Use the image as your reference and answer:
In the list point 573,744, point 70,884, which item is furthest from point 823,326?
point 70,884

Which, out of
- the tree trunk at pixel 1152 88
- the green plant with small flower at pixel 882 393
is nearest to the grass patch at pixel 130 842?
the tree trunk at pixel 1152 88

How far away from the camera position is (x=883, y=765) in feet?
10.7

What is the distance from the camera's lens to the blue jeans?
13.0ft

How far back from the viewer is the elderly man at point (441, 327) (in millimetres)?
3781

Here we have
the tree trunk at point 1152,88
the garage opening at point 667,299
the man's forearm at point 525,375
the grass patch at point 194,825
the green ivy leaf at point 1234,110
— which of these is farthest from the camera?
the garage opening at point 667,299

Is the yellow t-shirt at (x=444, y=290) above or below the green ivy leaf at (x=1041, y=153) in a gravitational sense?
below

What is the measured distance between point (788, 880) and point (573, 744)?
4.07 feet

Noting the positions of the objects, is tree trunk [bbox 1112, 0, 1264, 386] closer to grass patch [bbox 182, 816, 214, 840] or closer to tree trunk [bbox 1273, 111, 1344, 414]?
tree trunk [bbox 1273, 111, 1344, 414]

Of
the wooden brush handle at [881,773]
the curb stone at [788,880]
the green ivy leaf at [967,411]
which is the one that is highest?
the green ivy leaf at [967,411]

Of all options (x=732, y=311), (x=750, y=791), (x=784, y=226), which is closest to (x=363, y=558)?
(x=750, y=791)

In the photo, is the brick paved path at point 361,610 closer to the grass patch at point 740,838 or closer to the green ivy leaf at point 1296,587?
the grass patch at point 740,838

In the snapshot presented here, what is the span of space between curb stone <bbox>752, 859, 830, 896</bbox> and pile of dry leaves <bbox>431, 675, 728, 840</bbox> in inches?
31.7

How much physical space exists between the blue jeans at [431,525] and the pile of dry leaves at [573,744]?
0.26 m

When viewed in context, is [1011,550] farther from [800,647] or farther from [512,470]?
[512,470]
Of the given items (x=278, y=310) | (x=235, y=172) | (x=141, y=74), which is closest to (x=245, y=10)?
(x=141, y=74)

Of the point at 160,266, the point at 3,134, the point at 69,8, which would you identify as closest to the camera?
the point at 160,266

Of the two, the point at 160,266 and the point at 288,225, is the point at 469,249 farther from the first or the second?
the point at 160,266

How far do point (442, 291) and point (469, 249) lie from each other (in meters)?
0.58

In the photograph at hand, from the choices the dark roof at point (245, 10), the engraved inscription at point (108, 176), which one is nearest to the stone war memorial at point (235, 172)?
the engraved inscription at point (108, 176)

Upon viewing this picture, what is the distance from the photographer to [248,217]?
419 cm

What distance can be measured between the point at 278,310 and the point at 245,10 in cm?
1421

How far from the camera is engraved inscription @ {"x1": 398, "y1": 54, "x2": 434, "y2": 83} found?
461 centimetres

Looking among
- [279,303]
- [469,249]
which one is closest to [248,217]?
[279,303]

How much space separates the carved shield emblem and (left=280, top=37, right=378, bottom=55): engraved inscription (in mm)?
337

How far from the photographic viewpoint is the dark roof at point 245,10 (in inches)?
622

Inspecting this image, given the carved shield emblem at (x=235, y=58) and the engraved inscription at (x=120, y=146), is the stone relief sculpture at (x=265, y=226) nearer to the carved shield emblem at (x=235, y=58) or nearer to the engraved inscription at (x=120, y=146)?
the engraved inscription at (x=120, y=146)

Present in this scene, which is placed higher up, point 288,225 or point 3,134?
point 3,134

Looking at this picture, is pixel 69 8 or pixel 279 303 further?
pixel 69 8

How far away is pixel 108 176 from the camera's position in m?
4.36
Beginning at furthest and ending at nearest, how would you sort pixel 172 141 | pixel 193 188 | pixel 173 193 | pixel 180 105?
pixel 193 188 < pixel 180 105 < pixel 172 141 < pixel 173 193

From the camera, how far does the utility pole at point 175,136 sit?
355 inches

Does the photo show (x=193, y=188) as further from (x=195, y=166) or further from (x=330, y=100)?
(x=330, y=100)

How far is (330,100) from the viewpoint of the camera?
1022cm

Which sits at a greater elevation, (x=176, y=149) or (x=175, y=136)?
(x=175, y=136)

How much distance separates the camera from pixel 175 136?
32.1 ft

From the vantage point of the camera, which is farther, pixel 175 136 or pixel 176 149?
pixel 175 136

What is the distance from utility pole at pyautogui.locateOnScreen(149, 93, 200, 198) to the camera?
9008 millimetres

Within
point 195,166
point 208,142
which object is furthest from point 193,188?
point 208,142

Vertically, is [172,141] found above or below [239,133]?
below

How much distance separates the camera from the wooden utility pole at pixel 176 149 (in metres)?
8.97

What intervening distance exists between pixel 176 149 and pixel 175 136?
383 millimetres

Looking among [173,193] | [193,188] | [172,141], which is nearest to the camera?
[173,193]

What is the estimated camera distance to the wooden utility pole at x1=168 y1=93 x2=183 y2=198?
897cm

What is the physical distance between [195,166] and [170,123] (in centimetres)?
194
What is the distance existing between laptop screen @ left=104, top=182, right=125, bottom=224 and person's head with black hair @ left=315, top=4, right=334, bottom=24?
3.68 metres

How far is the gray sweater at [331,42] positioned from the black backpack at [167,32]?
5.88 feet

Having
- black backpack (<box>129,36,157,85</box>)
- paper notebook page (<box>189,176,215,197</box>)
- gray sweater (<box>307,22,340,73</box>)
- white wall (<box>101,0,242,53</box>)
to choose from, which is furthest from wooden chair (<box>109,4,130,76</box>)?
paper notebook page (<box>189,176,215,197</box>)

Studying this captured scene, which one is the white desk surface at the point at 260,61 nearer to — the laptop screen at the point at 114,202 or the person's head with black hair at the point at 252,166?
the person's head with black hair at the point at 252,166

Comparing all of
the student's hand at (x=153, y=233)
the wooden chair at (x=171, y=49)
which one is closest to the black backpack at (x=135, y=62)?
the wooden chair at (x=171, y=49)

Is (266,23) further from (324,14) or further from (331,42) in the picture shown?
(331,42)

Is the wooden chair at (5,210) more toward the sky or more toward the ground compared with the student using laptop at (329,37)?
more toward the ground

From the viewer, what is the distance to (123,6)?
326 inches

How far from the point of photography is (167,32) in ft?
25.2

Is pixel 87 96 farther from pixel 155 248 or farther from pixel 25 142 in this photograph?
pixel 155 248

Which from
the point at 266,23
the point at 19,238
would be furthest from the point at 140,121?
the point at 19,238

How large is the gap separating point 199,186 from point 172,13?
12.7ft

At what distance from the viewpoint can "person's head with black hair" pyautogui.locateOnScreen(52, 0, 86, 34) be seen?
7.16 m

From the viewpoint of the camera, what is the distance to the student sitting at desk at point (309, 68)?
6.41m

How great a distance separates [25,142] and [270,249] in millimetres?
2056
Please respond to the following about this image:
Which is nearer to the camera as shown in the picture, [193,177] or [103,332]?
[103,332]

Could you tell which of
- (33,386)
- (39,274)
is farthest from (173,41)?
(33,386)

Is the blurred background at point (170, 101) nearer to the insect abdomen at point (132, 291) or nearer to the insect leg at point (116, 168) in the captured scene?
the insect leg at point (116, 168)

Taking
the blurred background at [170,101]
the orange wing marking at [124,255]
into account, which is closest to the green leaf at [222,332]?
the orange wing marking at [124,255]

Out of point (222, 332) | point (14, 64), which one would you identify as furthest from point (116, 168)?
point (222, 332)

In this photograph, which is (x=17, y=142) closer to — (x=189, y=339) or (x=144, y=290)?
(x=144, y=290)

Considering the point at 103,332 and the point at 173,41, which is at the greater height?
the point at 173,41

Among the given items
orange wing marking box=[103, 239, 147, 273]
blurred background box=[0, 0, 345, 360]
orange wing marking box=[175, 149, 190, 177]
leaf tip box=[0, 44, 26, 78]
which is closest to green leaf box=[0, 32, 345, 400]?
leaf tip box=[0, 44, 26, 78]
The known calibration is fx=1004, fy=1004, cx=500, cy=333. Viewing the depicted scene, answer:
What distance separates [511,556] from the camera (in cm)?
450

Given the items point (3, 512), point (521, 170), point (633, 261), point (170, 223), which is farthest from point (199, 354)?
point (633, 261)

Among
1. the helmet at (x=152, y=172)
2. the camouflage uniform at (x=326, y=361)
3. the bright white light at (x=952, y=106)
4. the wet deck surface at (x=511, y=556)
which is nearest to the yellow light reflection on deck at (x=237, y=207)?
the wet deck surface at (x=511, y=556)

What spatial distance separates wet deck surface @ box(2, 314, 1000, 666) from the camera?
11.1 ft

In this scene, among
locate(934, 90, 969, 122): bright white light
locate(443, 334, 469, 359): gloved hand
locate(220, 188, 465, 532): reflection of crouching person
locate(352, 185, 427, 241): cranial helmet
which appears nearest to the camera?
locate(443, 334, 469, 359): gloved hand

--

Please extract exactly, and only, the lines from the line containing "Could you tell which of" through the last line of the records.

### Solution to this exercise
Could you tell which of
- (33,386)
- (39,274)
is farthest from (173,41)?
(33,386)

Is the blurred background at point (170, 101) nearer to the insect abdomen at point (132, 291) or nearer to the insect leg at point (116, 168) in the captured scene?
the insect leg at point (116, 168)

Taking
the blurred background at [170,101]
the orange wing marking at [124,255]
into account, which is closest to the green leaf at [222,332]?
the orange wing marking at [124,255]

Out of point (222, 332) | point (14, 64), which one would you identify as furthest from point (116, 168)?
point (222, 332)

In this photograph, which is (x=17, y=142) closer to — (x=189, y=339) or (x=144, y=290)?
(x=144, y=290)

Considering the point at 103,332 and the point at 173,41, which is at the greater height?
the point at 173,41

Among the given items
orange wing marking box=[103, 239, 147, 273]
blurred background box=[0, 0, 345, 360]
orange wing marking box=[175, 149, 190, 177]
leaf tip box=[0, 44, 26, 78]
which is closest to green leaf box=[0, 32, 345, 400]?
leaf tip box=[0, 44, 26, 78]
The known calibration is fx=1004, fy=1004, cx=500, cy=333. Viewing the depicted scene, answer:
What distance separates [511,556] from the camera (in cm)?
450

Given the items point (3, 512), point (521, 170), point (633, 261), point (170, 223), which is farthest from point (199, 354)?
point (633, 261)

Among
1. the helmet at (x=152, y=172)
2. the camouflage uniform at (x=326, y=361)
3. the bright white light at (x=952, y=106)
4. the wet deck surface at (x=511, y=556)
which is nearest to the yellow light reflection on deck at (x=237, y=207)?
the wet deck surface at (x=511, y=556)

What spatial distance separates wet deck surface @ box(2, 314, 1000, 666) from the camera?
11.1 ft

In this scene, among
locate(934, 90, 969, 122): bright white light
locate(443, 334, 469, 359): gloved hand
locate(220, 188, 465, 532): reflection of crouching person
locate(352, 185, 427, 241): cranial helmet
which appears nearest to the camera?
locate(443, 334, 469, 359): gloved hand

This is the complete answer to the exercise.